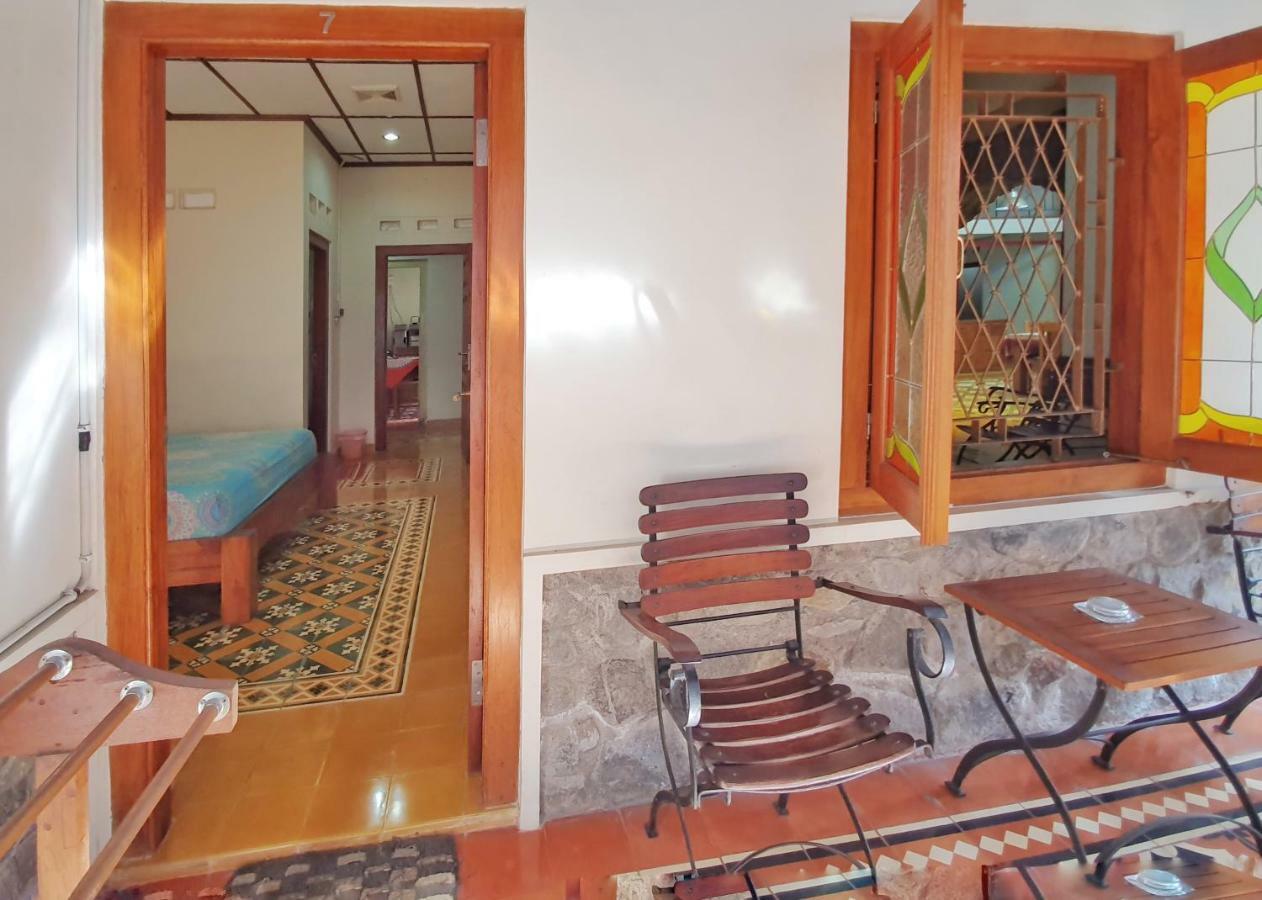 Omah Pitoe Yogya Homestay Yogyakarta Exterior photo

###

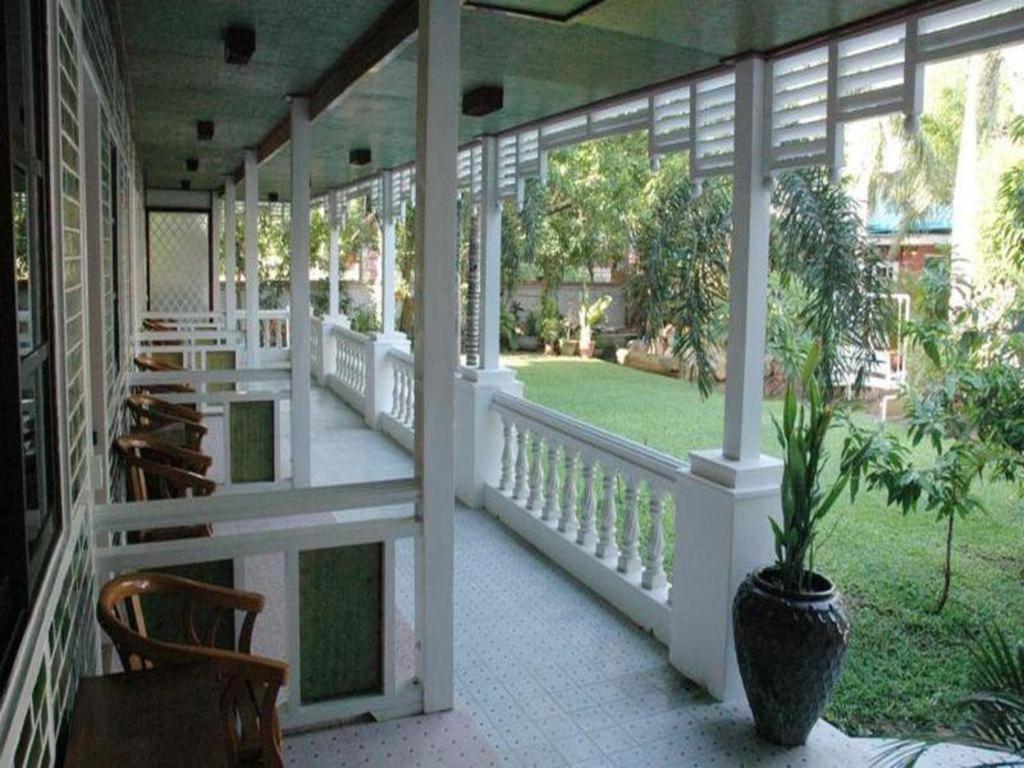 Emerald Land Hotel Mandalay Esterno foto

###

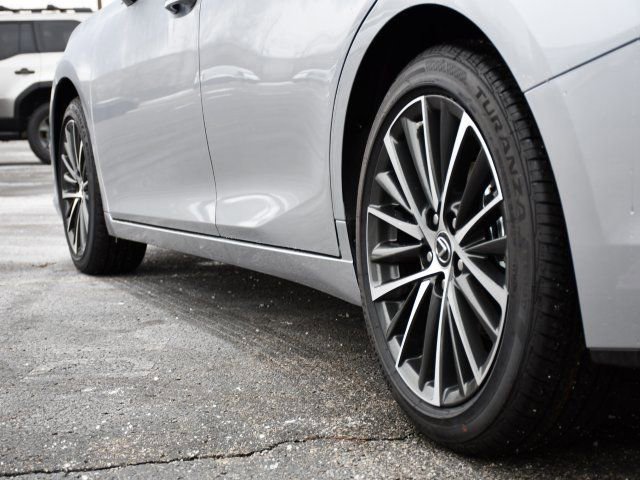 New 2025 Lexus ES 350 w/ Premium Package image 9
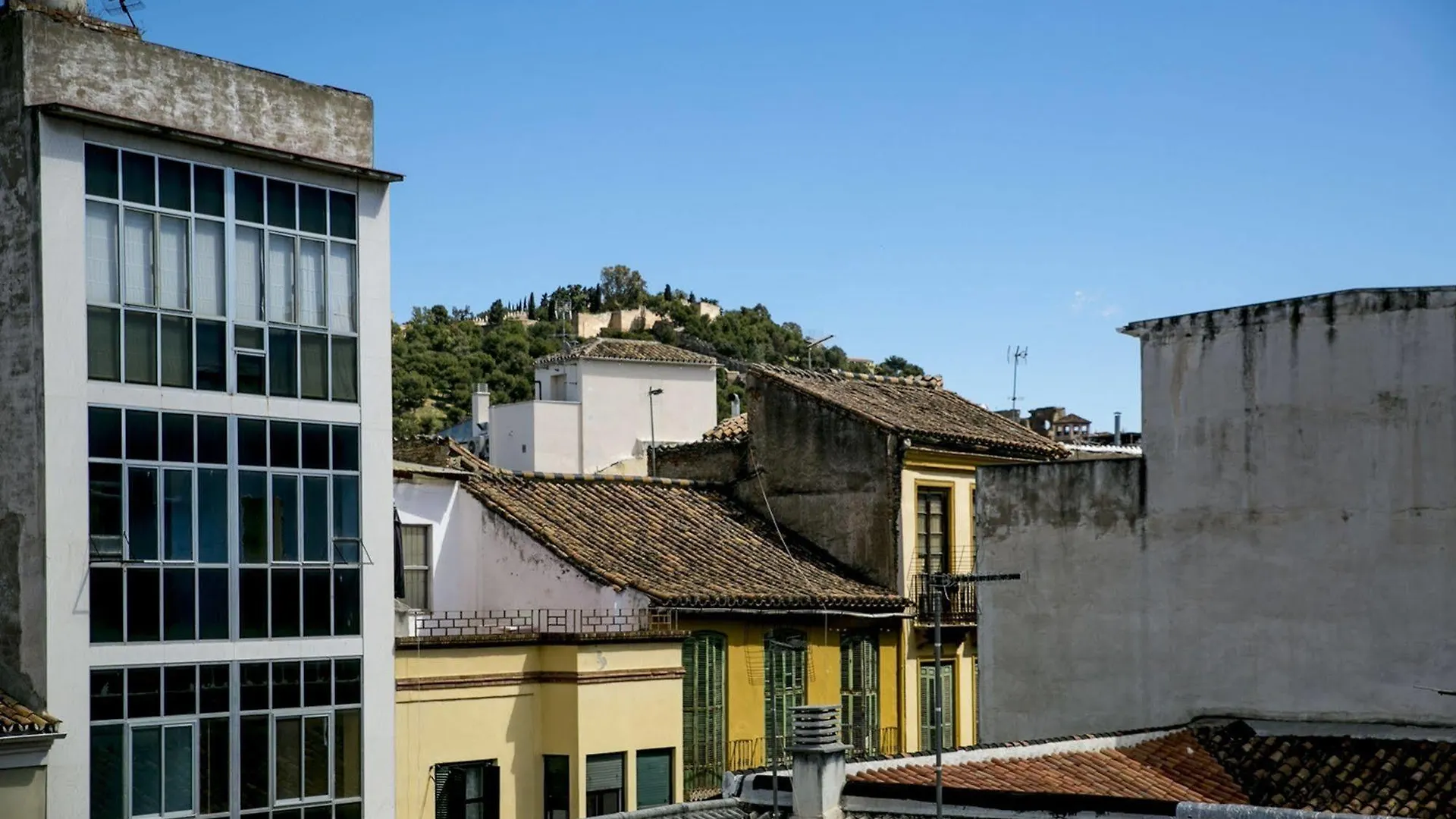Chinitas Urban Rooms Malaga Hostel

###

*Exercise description*
Repeat, word for word, the lines of the material above from the one holding "New 2025 Lexus" through the one holding "Chinitas Urban Rooms Malaga Hostel". Leave out pictures.

*Written answer*
 New 2025 Lexus ES 350 w/ Premium Package image 9
Chinitas Urban Rooms Malaga Hostel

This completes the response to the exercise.